Carlos Eduardo Baldijão

A lei 9434/97 prevê que a realização de transplantes ou enxertos de tecidos, órgãos ou partes do corpo humano só poderá ser realizada por estabelecimento de saúde, público ou privado e por equipes médico-cirúrgicas de remoção e transplante previamente autorizadas pelo órgão de gestão nacional do Sistema Único de Saúde.

Prevê, também, que tais atos só poderão ser autorizados após a realização, no doador, de todos os testes de triagem para diagnóstico de infeção e infestação exigidos para a triagem de sangue para doação, conforme a legislação vigente.

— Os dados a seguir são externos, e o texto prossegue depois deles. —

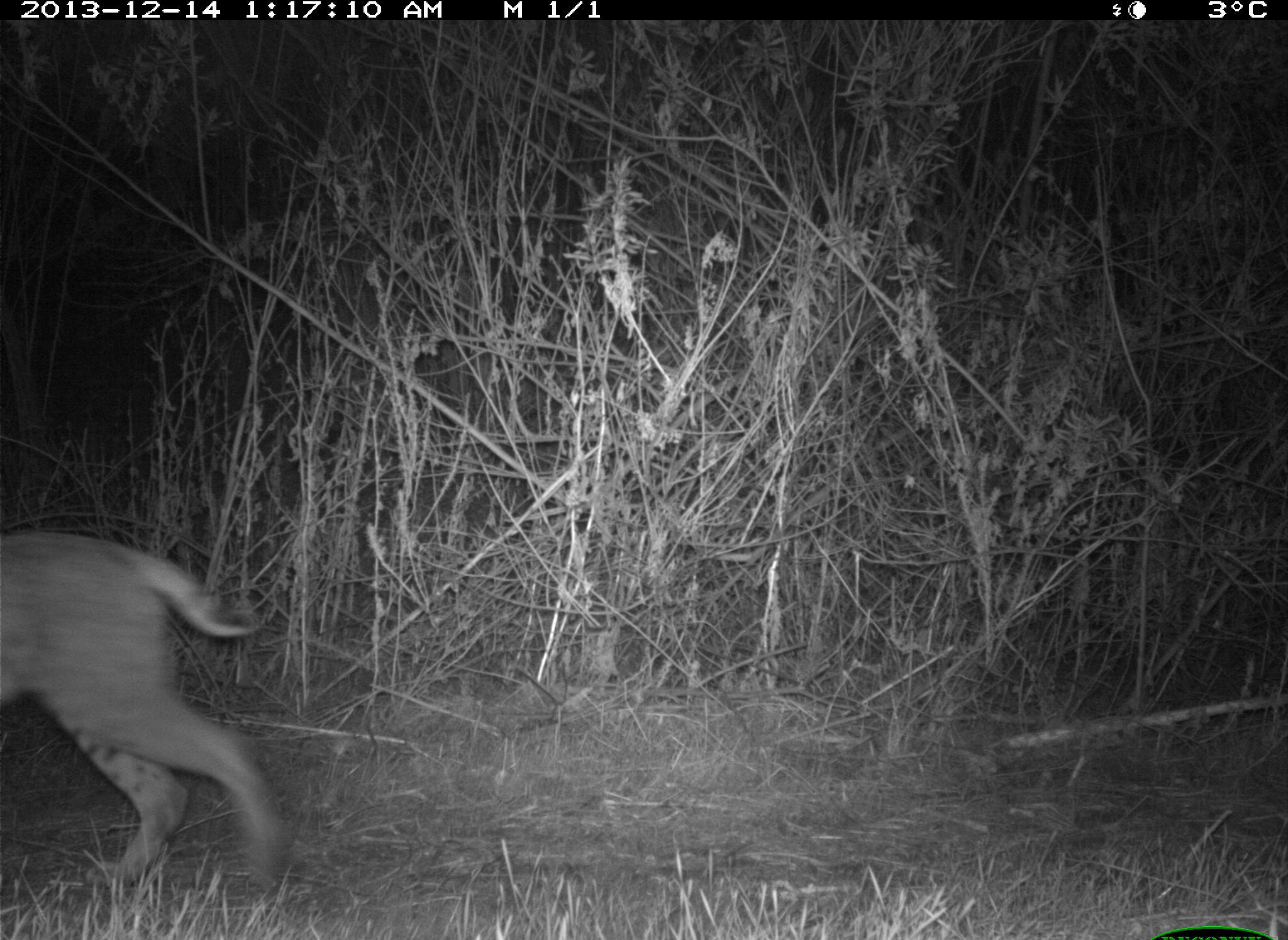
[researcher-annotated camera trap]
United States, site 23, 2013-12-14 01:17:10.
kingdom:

A retirada post mortem de tecidos, órgãos ou partes do corpo humano destinados a transplante ou tratamento deverá ser precedida de diagnóstico de morte encefálica, constatada e registrada por dois médicos não participantes das equipes de remoção e transplante, mediante a utilização de critérios clínicos e tecnológicos definidos por resolução do Conselho Federal de Medicina, sendo permitida a presença de médico da confiança da família do falecido no ato de comprovação e atestado de morte encefálica.

É considerado doador todo aquele ou aquela que em vida não houver manifestado vontade em contrário, a ser obrigatoriamente gravada, de forma indelével e inviolável na Carteira de Identidade Civil e na Carteira Nacional de Habilitação da pessoa que optar pela condição de não doador. Os portadores de tais documentos, emitidos em data anterior a vigência desta lei, deverão, se assim desejarem, comparecer ao órgão público correspondente, para fazer valer, expressamente, sua condição de não doador.

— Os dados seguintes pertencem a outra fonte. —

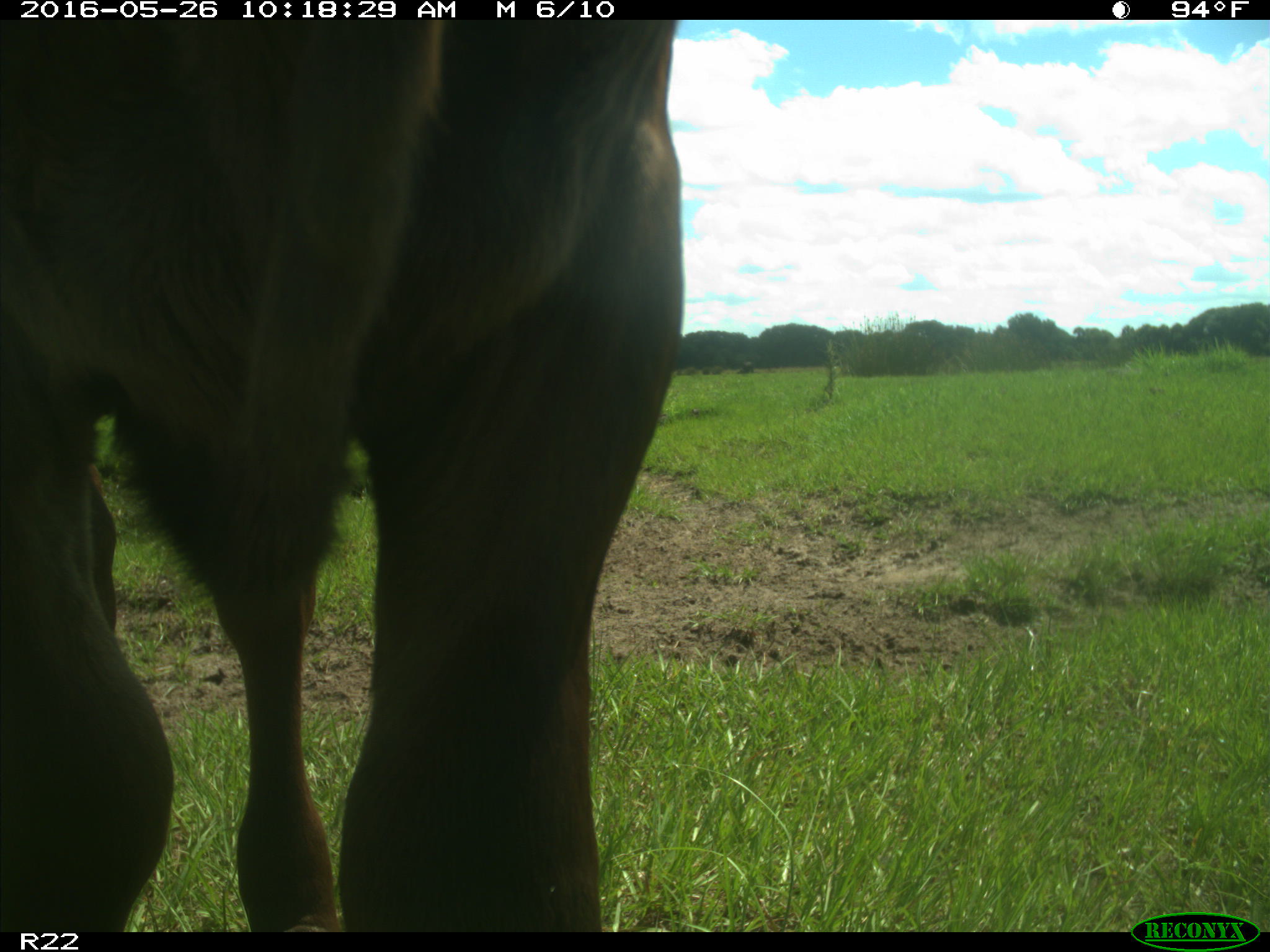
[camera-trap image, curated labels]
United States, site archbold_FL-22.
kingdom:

Fica proibida a remoção de tecidos, órgãos ou partes post mortem de pessoas não identificadas e no caso de pessoa juridicamente incapaz, a remoção deverá ser autorizada, expressamente por ambos os pais ou responsáveis legais.

Trata, também da disposição de tecidos, órgãos e partes do corpo humano vivo para fins de transplante ou tratamento e proíbe a veiculação, sob todas as formas, de anúncio que configure publicidade de estabelecimentos autorizados a realizar transplantes e enxertos, relativos a estas atividades e apelo público no sentido da doação para pessoa determinada, identificada ou não.

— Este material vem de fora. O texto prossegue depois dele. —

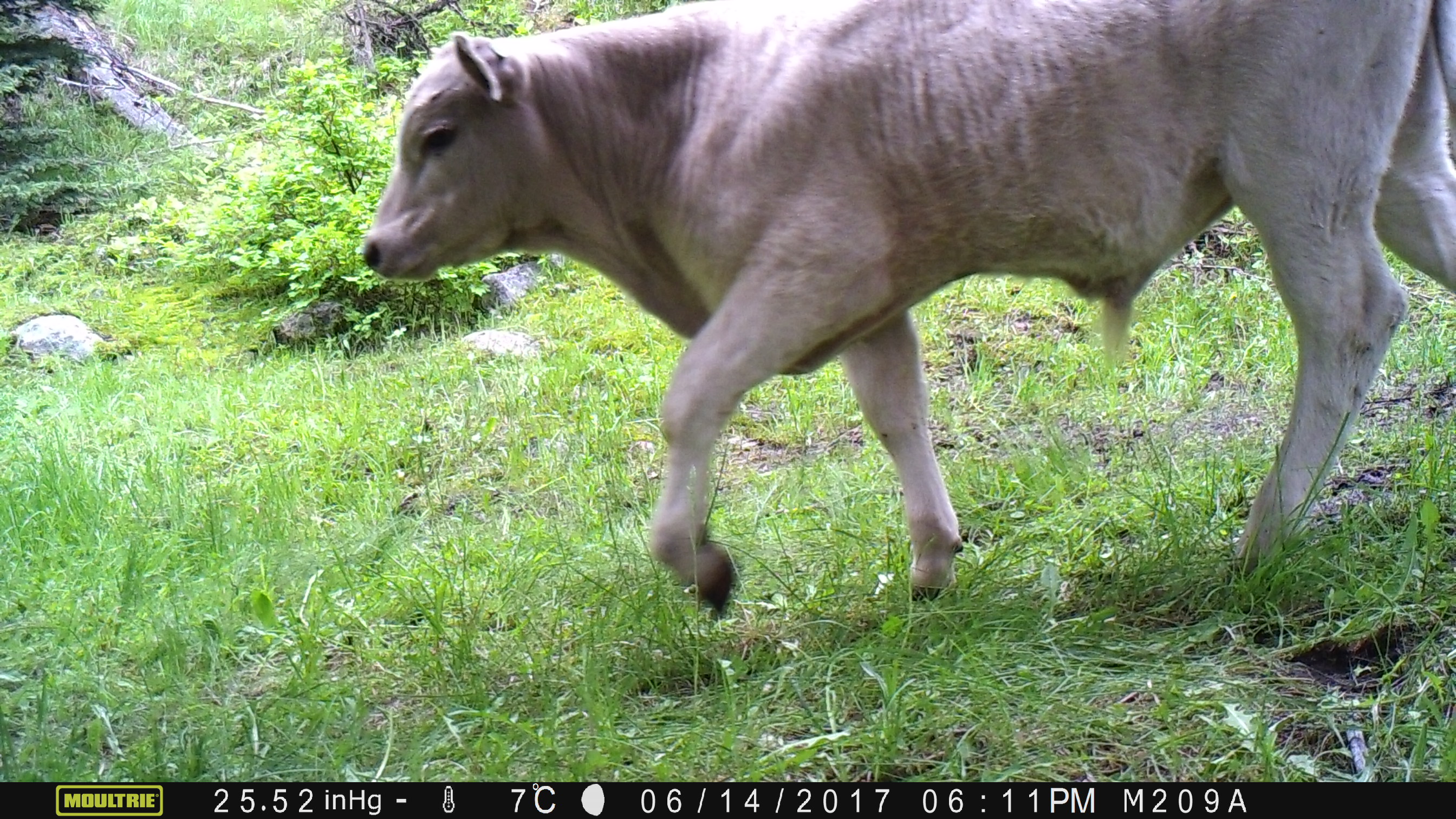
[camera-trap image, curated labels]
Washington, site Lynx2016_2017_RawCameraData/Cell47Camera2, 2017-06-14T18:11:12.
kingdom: Animalia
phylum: Chordata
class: Mammalia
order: Artiodactyla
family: Bovidae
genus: Bos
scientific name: Bos taurus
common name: domestic cattle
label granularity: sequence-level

Vetou-se o artigo 12 que previa a constituição, pelo Poder Público, no prazo máximo de dois anos, a contar da data de publicação da lei, centrais de notificação e captação de órgãos, com a finalidade de, nas suas respectivas áreas de jurisdição, coordenar o sistema de doações e transplantes de órgãos, tecidos, ou parte do corpo humano, morto ou vivo, com fins terapêuticos, organizando e mantendo uma lista única de pacientes receptores, supervisionar o funcionamento dos bancos de tecidos, órgãos e partes do corpo humano, entre outras competências. Alegou-se inconstitucionalidade por ser esta uma iniciativa privativa do poder executivo. Entretanto, por concordar com o mérito, no decreto que regulamenta a lei, este dispositivo foi recuperado.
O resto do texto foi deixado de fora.